* [Material supplied]
-*-*-

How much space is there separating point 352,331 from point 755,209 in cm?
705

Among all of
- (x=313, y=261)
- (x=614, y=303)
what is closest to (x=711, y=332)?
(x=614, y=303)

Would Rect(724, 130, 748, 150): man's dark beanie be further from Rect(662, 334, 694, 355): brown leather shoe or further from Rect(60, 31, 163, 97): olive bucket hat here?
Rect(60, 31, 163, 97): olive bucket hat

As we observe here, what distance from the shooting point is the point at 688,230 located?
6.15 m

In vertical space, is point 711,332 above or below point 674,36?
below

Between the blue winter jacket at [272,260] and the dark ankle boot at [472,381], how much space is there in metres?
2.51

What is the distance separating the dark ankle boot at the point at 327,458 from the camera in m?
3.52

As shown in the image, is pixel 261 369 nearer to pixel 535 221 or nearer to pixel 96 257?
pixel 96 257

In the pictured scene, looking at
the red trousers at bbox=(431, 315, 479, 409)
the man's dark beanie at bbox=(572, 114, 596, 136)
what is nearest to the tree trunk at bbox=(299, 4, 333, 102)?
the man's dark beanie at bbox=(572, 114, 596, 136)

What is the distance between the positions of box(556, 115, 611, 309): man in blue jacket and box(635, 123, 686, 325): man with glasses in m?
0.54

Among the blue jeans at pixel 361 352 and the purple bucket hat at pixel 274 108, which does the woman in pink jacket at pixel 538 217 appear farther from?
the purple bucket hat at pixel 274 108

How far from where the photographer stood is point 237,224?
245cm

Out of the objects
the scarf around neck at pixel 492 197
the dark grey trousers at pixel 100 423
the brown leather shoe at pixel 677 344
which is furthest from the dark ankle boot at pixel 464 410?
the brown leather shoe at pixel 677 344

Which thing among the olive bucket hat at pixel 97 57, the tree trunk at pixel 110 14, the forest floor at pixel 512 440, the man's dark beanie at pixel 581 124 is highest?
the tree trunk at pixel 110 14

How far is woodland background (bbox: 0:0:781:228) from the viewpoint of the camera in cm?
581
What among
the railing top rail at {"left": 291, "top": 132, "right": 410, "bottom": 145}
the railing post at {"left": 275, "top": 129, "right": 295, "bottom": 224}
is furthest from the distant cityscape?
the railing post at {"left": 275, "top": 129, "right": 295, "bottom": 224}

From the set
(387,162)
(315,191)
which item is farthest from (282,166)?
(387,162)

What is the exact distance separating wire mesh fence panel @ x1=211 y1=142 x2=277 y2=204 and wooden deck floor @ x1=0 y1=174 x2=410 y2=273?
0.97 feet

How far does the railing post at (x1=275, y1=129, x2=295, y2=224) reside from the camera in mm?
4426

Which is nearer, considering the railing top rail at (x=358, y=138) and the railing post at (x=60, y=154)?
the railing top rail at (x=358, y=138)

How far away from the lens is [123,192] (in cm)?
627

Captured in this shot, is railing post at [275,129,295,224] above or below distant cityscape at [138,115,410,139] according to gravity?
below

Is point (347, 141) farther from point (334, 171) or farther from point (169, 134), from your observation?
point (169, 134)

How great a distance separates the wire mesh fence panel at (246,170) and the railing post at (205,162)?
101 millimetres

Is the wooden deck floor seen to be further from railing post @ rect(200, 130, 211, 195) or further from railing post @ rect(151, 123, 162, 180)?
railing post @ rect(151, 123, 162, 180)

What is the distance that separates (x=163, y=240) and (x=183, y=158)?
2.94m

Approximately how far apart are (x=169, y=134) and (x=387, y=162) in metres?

-*-*-

Rewrite the entries above as a numbered list, omitting any blank lines.

* [Written answer]
1. How much space is there separating point 352,331 from point 755,209 in cm?
2. 705
3. Among all of
4. - (x=313, y=261)
5. - (x=614, y=303)
6. what is closest to (x=711, y=332)?
7. (x=614, y=303)
8. Would Rect(724, 130, 748, 150): man's dark beanie be further from Rect(662, 334, 694, 355): brown leather shoe or further from Rect(60, 31, 163, 97): olive bucket hat here?
9. Rect(60, 31, 163, 97): olive bucket hat
10. As we observe here, what distance from the shooting point is the point at 688,230 located?
11. 6.15 m
12. In vertical space, is point 711,332 above or below point 674,36?
13. below
14. Between the blue winter jacket at [272,260] and the dark ankle boot at [472,381], how much space is there in metres?
15. 2.51
16. What is the distance separating the dark ankle boot at the point at 327,458 from the camera in m?
17. 3.52
18. As shown in the image, is pixel 261 369 nearer to pixel 535 221 or nearer to pixel 96 257?
19. pixel 96 257
20. In the pictured scene, looking at
21. the red trousers at bbox=(431, 315, 479, 409)
22. the man's dark beanie at bbox=(572, 114, 596, 136)
23. what is nearest to the tree trunk at bbox=(299, 4, 333, 102)?
24. the man's dark beanie at bbox=(572, 114, 596, 136)
25. What is the distance between the positions of box(556, 115, 611, 309): man in blue jacket and box(635, 123, 686, 325): man with glasses in m?
26. 0.54
27. Among the blue jeans at pixel 361 352 and the purple bucket hat at pixel 274 108, which does the woman in pink jacket at pixel 538 217 appear farther from?
28. the purple bucket hat at pixel 274 108
29. How far from where the photographer stood is point 237,224?
30. 245cm
31. Out of the objects
32. the scarf around neck at pixel 492 197
33. the dark grey trousers at pixel 100 423
34. the brown leather shoe at pixel 677 344
35. which is furthest from the dark ankle boot at pixel 464 410?
36. the brown leather shoe at pixel 677 344
37. Which thing among the olive bucket hat at pixel 97 57, the tree trunk at pixel 110 14, the forest floor at pixel 512 440, the man's dark beanie at pixel 581 124 is highest?
38. the tree trunk at pixel 110 14
39. How far is woodland background (bbox: 0:0:781:228) from the viewpoint of the camera in cm?
40. 581
41. What among
42. the railing top rail at {"left": 291, "top": 132, "right": 410, "bottom": 145}
43. the railing post at {"left": 275, "top": 129, "right": 295, "bottom": 224}
44. is furthest from the distant cityscape?
45. the railing post at {"left": 275, "top": 129, "right": 295, "bottom": 224}
46. From the set
47. (387,162)
48. (315,191)
49. which item is farthest from (282,166)?
50. (387,162)
51. What is the exact distance separating wire mesh fence panel @ x1=211 y1=142 x2=277 y2=204 and wooden deck floor @ x1=0 y1=174 x2=410 y2=273?
52. 0.97 feet
53. How far does the railing post at (x1=275, y1=129, x2=295, y2=224) reside from the camera in mm?
54. 4426
55. Which is nearer, considering the railing top rail at (x=358, y=138) and the railing post at (x=60, y=154)?
56. the railing top rail at (x=358, y=138)
57. How far away from the lens is [123,192] (in cm)?
58. 627
59. Captured in this shot, is railing post at [275,129,295,224] above or below distant cityscape at [138,115,410,139] according to gravity?
60. below
61. Is point (347, 141) farther from point (334, 171) or farther from point (169, 134), from your observation?
62. point (169, 134)
63. How great a distance separates the wire mesh fence panel at (246,170) and the railing post at (205,162)?
64. 101 millimetres
65. Is the wooden deck floor seen to be further from railing post @ rect(200, 130, 211, 195) or further from railing post @ rect(151, 123, 162, 180)?
66. railing post @ rect(151, 123, 162, 180)
67. What is the distance that separates (x=163, y=240) and (x=183, y=158)?
68. 2.94m
69. Approximately how far apart are (x=169, y=134) and (x=387, y=162) in metres?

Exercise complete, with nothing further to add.